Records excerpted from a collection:
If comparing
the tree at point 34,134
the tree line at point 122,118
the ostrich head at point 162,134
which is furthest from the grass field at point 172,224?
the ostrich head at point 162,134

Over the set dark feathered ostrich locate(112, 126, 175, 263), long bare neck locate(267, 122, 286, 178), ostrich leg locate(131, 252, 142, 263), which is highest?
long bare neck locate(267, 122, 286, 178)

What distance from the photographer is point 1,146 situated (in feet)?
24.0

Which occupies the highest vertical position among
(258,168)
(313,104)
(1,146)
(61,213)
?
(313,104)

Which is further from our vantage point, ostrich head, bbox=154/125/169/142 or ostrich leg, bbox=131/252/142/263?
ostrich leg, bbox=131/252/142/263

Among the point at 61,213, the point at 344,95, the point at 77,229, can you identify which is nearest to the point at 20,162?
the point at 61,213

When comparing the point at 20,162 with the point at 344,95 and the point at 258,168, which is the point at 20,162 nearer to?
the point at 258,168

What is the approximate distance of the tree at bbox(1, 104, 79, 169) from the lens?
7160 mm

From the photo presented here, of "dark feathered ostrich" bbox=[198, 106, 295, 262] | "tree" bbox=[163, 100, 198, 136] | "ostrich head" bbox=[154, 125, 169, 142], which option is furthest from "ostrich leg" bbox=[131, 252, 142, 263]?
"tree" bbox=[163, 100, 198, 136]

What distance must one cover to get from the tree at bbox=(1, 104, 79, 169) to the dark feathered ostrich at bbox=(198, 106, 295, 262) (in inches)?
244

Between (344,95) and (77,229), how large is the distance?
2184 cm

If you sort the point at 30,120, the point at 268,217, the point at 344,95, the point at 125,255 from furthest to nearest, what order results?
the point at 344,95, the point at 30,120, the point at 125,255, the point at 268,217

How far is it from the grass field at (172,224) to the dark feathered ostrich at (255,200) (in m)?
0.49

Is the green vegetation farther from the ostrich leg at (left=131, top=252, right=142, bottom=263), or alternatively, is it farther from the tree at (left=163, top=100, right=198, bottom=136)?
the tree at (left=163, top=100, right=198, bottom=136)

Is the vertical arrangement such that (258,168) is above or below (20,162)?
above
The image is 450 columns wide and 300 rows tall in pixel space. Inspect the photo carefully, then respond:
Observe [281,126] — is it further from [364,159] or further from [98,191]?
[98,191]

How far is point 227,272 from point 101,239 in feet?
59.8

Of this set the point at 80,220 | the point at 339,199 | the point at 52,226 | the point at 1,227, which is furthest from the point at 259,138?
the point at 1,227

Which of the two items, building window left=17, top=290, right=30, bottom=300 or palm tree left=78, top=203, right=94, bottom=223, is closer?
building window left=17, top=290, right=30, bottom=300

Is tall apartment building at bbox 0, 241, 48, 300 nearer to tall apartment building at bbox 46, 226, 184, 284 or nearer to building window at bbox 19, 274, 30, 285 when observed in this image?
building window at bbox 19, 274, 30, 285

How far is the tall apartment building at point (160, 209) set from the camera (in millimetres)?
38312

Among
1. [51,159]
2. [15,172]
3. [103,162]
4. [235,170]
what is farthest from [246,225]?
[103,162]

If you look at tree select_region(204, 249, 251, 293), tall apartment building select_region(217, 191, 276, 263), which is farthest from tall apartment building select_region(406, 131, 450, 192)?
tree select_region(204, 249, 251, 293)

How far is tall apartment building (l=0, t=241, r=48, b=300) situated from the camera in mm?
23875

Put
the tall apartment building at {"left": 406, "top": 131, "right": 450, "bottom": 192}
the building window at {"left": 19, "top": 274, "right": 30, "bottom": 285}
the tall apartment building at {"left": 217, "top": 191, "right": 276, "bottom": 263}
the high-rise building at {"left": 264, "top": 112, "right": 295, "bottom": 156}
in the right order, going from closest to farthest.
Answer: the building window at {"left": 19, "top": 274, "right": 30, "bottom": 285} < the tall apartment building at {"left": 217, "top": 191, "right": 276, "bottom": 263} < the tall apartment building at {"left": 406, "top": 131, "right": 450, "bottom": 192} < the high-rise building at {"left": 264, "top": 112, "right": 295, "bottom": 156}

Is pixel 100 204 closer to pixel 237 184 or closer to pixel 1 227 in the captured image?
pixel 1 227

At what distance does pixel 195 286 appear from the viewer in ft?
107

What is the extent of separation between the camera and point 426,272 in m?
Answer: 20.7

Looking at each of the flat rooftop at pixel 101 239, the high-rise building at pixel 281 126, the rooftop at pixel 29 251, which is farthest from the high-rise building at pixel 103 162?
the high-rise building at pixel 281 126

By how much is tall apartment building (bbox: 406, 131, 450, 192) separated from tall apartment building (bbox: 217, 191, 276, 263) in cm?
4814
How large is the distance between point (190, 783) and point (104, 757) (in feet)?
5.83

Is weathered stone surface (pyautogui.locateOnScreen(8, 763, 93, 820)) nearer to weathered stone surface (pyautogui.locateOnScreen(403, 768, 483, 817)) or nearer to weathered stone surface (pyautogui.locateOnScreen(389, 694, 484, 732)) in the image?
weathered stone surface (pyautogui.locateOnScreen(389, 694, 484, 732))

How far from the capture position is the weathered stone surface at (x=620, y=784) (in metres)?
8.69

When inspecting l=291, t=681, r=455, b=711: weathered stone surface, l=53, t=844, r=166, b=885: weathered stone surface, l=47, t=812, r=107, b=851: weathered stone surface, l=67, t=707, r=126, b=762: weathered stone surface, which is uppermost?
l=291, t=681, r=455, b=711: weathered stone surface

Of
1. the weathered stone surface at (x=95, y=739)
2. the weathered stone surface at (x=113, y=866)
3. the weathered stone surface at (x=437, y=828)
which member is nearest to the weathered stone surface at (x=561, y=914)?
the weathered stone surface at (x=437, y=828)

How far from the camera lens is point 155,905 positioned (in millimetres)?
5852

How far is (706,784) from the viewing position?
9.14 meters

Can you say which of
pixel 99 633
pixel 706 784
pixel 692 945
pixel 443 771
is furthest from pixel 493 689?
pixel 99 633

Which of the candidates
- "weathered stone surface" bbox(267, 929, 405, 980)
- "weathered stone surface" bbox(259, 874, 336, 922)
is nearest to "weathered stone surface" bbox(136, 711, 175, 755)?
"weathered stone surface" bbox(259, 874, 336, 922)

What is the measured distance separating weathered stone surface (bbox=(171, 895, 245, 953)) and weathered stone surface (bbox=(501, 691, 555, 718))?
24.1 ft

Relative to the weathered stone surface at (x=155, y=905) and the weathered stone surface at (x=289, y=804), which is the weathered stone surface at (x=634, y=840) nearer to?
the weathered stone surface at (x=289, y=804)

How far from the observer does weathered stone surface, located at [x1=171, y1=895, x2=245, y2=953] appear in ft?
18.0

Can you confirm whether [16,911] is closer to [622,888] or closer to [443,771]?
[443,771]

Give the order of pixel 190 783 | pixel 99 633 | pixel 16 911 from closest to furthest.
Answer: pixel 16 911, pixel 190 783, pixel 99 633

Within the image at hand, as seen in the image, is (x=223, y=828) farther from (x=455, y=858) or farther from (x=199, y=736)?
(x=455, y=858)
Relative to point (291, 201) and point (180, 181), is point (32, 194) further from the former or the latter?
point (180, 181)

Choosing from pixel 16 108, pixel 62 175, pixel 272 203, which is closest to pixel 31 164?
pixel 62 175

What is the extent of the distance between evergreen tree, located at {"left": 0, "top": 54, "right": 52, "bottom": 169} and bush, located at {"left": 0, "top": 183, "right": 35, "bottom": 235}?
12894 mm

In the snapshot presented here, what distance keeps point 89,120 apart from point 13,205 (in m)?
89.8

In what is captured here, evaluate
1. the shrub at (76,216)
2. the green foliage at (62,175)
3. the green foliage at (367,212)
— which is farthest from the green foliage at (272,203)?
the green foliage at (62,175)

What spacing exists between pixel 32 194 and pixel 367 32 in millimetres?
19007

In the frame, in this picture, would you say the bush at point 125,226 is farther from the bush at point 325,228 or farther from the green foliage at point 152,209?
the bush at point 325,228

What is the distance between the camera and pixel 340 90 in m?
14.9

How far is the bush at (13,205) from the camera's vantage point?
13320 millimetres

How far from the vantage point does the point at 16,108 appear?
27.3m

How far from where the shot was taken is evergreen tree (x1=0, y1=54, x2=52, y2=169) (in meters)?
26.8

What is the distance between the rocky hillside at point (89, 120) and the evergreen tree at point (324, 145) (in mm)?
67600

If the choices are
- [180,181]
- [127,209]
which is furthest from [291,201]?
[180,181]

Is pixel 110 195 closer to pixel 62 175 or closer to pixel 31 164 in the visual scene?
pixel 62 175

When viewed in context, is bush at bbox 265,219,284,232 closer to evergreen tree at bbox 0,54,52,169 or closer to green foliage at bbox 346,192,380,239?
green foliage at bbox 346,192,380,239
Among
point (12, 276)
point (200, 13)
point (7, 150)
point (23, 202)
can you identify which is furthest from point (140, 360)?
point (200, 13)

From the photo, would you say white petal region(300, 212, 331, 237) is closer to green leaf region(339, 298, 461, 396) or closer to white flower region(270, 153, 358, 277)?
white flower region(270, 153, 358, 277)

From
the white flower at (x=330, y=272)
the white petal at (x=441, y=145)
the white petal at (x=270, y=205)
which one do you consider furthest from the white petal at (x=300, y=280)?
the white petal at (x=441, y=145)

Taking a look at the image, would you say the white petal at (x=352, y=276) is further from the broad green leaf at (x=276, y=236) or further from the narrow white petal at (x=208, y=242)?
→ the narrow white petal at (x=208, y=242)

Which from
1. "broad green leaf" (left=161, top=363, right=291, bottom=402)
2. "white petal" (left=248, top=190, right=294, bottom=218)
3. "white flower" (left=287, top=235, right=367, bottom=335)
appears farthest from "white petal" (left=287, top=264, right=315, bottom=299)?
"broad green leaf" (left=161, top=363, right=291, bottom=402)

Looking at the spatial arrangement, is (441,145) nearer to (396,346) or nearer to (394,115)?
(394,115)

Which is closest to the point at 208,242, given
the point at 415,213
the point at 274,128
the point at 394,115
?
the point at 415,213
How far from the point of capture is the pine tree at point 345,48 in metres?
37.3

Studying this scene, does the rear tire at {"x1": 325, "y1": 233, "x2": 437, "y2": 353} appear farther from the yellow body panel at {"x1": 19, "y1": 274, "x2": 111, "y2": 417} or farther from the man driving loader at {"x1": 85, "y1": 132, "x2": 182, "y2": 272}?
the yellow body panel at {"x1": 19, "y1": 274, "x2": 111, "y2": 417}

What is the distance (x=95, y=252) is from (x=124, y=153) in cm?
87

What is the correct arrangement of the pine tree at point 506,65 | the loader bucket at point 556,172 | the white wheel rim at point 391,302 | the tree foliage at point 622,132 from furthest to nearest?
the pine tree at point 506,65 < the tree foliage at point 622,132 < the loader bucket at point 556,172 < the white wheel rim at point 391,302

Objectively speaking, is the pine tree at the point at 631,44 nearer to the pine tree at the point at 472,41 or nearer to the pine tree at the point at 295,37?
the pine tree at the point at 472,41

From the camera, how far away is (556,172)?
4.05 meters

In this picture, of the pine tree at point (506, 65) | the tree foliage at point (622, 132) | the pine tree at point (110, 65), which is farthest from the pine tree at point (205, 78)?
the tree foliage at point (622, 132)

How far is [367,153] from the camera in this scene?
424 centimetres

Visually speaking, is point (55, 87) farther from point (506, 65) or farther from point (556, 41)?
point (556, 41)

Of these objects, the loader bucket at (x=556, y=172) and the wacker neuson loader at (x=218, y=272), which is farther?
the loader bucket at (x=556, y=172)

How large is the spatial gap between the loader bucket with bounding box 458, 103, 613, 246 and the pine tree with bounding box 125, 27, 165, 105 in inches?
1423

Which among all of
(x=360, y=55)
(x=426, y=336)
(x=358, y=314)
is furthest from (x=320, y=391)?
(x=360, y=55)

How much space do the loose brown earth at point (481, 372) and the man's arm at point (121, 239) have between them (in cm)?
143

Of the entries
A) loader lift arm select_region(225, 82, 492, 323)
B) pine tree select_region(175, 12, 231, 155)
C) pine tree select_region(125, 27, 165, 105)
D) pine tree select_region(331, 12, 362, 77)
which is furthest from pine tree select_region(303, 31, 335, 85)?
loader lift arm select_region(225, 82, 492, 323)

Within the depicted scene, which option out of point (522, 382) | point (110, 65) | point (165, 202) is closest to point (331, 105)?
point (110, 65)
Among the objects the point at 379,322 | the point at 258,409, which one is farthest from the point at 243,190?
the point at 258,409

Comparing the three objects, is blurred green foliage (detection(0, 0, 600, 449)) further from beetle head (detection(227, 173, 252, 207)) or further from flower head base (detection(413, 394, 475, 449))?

◆ WRITTEN INSTRUCTION: Rewrite the material from the line that contains "Looking at the" through the line that contains "424 centimetres", replacing "camera" with "lens" and leaving everything else unchanged.

◆ COMPLETE OUTPUT:
Looking at the spatial arrangement, is (441,145) nearer to (396,346) or nearer to (394,115)?
(394,115)

Which is closest to the point at 208,242, given
the point at 415,213
the point at 274,128
the point at 394,115
?
the point at 415,213
How far from the point of capture is the pine tree at point 345,48 in metres?
37.3

Studying this scene, does the rear tire at {"x1": 325, "y1": 233, "x2": 437, "y2": 353} appear farther from the yellow body panel at {"x1": 19, "y1": 274, "x2": 111, "y2": 417} or farther from the man driving loader at {"x1": 85, "y1": 132, "x2": 182, "y2": 272}?
the yellow body panel at {"x1": 19, "y1": 274, "x2": 111, "y2": 417}

What is the distance (x=95, y=252) is from (x=124, y=153) in cm?
87

What is the correct arrangement of the pine tree at point 506,65 | the loader bucket at point 556,172 | the white wheel rim at point 391,302 | the tree foliage at point 622,132 from furthest to nearest?
the pine tree at point 506,65 < the tree foliage at point 622,132 < the loader bucket at point 556,172 < the white wheel rim at point 391,302

Objectively speaking, is the pine tree at the point at 631,44 nearer to the pine tree at the point at 472,41 or nearer to the pine tree at the point at 295,37?
the pine tree at the point at 472,41

From the lens, how far away is (556,172)?
4.05 meters

In this picture, of the pine tree at point (506, 65) | the tree foliage at point (622, 132) | the pine tree at point (110, 65), which is farthest from the pine tree at point (205, 78)?
the tree foliage at point (622, 132)

How far is [367,153] from the lens in this scene?
424 centimetres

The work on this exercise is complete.